When it performs the first action, it observes that only one of its many sensory inputs changes from NULL to a number. It now has its first rule for MNIST:
Now if we show it another number, no matter what that number may be, it will predict that the “answer” will be 4. The “4” conditional symbol will be a much closer match to any new number than any of the puzzle symbols. If its prediction is wrong and the new answer is not 4, it will create a new rule for the new number until it has enough rules to accurately predict the answer of any given number.
One of the advantages to this method is that at any time, we can take the AI out of the MNIST environment and put it back in the puzzle game and it will automatically return to using the puzzle rules (or vice versa).
The AI can also create, use, and store any number of symbolic rules from any number of domains. The process behind using symbolic rules to model predictions is domain agnostic and depends solely on matching the current raw sensory inputs to the symbols stored in its rules.
Transparency and Control of Symbolic Prediction
One of the main concerns in AI safety is system transparency. We don’t just want an AI that can make a decision. We want to know why the system made that decision.
With symbolic rule based predictive AI we can trace the exact reasons why a system acted in a particular way. We can log how and when it learned its symbols. We can examine and even directly manipulate its rules (Like changing NULL > 4 to NULL > 5 to have it now recognize 4’s as 5’s). We can even take a look inside the “mind’s eye” of the AI and monitor the predictions that it generates and the plans it makes. This gives us the potential to intervene if some aspect of its plan is undesirable before it acts.
In the following test footage excerpt, we can see what actions the AI is planning to do on the right side of the screen before any action is taken in the actual environment on the left side of the screen:

If for some reason we didn’t want it to collect that battery, we could force it to make another plan instead. It could also easily be designed to loop in this planning state forever with a prompt that requires human approval to break it out of the loop before it actually perform its actions.
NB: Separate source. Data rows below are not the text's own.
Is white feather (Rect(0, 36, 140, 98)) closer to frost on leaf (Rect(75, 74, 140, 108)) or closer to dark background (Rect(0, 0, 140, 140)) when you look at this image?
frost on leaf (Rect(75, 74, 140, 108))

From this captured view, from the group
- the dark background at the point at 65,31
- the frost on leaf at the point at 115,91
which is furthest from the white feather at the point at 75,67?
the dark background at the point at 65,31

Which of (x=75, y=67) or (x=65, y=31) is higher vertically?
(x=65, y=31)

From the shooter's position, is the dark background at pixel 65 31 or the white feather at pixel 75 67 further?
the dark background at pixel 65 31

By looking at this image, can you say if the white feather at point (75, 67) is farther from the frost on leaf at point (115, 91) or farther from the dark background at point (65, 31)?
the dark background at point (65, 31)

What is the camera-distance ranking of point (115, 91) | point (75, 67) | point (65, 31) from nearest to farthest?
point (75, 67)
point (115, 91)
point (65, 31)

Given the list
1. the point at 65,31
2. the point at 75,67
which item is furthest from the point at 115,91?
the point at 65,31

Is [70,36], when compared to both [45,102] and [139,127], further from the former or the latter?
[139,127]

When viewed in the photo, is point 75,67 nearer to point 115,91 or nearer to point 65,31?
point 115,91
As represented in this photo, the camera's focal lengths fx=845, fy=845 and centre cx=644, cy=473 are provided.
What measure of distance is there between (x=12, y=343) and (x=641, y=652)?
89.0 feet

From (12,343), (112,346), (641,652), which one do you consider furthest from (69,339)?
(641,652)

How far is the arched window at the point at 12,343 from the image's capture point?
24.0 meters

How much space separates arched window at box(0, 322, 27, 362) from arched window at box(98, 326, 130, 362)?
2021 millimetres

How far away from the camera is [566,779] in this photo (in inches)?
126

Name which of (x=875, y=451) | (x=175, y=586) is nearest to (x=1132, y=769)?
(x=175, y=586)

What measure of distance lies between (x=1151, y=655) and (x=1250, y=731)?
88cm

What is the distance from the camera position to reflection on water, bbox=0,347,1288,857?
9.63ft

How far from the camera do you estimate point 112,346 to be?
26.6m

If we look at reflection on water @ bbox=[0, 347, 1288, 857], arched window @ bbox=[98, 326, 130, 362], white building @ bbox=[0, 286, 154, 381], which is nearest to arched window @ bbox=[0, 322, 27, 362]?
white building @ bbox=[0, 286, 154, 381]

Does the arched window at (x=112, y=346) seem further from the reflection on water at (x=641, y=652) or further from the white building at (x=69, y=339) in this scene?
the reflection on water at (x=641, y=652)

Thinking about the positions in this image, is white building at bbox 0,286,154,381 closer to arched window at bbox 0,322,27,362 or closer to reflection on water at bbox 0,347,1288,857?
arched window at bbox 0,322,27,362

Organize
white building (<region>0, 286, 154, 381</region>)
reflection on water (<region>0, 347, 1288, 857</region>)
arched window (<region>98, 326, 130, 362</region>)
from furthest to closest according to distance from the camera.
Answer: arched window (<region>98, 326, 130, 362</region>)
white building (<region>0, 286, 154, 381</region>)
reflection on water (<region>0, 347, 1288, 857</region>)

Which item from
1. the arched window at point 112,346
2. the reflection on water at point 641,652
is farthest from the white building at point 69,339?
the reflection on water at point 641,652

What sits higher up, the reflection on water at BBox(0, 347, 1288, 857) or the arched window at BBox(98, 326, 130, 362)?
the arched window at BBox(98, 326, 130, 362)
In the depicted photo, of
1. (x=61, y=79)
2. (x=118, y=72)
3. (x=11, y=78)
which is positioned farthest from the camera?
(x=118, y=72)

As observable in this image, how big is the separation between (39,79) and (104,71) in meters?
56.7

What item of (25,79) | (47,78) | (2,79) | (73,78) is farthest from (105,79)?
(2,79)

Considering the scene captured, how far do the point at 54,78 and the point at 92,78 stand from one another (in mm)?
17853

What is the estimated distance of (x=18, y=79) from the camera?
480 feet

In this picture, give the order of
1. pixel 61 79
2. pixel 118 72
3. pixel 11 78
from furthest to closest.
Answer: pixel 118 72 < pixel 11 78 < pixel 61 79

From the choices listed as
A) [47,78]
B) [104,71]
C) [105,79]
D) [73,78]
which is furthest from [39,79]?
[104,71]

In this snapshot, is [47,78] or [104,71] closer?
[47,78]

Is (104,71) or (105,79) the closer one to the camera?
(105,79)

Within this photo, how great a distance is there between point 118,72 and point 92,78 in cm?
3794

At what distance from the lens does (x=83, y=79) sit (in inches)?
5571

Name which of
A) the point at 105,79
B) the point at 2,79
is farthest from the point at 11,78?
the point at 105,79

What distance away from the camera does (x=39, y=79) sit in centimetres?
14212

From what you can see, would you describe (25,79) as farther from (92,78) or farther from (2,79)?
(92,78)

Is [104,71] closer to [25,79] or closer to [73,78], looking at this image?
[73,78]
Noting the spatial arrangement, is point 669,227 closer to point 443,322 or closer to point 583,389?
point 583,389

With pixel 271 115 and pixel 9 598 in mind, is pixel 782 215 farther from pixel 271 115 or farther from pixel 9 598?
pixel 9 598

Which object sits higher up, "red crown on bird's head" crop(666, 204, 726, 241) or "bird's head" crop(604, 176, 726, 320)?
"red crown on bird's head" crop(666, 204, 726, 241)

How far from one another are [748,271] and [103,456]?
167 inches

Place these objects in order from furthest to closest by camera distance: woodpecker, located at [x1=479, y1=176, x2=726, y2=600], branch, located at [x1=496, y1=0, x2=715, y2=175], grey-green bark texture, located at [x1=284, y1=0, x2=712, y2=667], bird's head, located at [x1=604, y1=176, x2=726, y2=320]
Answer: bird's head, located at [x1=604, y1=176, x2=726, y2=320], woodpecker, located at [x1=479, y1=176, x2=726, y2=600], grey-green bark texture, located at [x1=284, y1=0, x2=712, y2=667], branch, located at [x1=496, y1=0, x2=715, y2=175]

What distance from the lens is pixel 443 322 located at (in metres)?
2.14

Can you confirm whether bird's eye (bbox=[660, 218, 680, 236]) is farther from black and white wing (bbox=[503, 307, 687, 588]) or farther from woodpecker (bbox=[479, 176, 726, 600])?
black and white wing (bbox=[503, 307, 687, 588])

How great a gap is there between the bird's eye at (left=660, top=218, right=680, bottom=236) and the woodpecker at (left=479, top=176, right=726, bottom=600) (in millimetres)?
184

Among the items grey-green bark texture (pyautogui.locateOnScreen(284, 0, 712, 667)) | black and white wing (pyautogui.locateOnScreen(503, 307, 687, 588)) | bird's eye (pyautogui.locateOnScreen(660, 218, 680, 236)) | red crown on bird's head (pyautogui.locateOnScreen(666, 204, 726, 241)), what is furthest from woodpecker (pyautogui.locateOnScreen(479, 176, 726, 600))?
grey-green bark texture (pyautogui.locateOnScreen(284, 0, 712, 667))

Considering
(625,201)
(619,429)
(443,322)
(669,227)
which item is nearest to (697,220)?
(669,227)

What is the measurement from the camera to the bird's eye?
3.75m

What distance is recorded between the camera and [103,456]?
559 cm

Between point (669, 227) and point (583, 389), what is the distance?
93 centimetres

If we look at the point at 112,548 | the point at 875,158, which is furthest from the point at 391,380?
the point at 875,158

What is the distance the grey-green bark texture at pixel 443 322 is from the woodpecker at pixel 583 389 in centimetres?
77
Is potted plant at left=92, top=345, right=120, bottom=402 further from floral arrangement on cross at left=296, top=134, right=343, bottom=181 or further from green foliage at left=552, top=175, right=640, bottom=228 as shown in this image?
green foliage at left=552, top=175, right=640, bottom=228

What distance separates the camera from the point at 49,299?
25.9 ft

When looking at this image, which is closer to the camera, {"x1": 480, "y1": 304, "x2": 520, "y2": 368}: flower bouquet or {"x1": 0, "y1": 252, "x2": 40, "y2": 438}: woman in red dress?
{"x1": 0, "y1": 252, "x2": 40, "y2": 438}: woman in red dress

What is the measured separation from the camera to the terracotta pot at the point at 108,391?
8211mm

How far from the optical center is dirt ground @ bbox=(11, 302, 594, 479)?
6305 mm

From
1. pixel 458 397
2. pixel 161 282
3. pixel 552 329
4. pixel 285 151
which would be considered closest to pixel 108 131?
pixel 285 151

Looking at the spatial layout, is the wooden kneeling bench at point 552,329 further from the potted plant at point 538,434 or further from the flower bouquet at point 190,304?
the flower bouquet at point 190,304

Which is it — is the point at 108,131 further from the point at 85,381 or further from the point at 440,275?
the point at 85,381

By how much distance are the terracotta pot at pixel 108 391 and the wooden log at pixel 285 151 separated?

This intuitive, high level of transparency and human control over the AI is ideal for assisting in AI safety. Though it’s important to recognize that these features alone do not solve safety problems. They are just tools to help.
It’s also important to recognize that these features are not required for the AI to function. It is possible to remove transparency by intentionally obfuscating or encrypting the symbols or rules, and human intervention points have to be purposefully designed into the system.
Final Thoughts
These examples are just basic toy problems with easy answers. It will take further research, development, and testing to see if this method will scale to more complex / real world problems and predictions. That said, the results so far have been promising.
There are a lot more details behind the implementation of an AI like this that are outside the scope of this article. I’m in the process of compiling all of these details, as well as the test results of my own implementation that I call AIRIS (Autonomous Intelligent Reinforcement Interpreted Symbolism) in a forthcoming white paper.